**Aim**
Copy the data below verbatim, starting at the line that contains "point (210, 221)?" and continuing through the end of the data.

**Supplied entries**
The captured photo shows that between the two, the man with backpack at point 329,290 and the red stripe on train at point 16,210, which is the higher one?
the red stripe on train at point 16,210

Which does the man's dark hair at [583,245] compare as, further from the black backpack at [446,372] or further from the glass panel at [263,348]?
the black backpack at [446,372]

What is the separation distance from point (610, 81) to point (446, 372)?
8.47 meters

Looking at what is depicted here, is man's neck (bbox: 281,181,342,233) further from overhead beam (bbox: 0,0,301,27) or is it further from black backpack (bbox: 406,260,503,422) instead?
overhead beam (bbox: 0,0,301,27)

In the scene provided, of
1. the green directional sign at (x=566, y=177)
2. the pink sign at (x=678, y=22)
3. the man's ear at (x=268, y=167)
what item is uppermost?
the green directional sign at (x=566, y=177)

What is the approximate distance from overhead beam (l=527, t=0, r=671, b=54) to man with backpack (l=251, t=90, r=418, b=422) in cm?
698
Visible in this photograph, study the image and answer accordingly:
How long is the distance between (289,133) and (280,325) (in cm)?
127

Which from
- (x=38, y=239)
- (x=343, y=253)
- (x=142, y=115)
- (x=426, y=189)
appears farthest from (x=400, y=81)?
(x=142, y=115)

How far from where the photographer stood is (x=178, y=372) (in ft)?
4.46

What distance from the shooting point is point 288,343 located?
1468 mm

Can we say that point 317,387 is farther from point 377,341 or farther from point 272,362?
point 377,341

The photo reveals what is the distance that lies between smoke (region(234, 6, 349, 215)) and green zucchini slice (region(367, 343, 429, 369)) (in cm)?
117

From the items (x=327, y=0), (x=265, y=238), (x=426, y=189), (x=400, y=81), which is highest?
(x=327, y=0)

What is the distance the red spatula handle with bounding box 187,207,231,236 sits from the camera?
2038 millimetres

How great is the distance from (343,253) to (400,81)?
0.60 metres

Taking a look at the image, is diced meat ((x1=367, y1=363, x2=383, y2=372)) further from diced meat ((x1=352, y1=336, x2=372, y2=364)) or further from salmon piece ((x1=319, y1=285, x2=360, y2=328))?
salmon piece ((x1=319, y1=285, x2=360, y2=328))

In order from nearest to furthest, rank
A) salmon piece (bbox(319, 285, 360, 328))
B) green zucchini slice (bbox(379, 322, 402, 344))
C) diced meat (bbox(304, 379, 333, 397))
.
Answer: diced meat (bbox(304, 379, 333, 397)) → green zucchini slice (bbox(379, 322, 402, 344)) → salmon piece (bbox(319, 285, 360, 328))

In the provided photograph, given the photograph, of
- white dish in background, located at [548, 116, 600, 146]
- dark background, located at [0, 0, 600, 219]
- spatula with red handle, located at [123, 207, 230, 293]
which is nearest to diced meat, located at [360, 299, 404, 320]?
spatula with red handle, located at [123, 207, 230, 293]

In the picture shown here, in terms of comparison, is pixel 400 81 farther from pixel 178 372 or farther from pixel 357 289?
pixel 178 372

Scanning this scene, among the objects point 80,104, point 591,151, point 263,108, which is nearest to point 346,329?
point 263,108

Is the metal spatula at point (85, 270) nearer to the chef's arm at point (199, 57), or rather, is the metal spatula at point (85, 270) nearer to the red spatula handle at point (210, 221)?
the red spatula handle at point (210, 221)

**Answer below**
Is the metal spatula at point (85, 270) nearer to the chef's arm at point (199, 57), or rather, is the metal spatula at point (85, 270) nearer to the red spatula handle at point (210, 221)?
the red spatula handle at point (210, 221)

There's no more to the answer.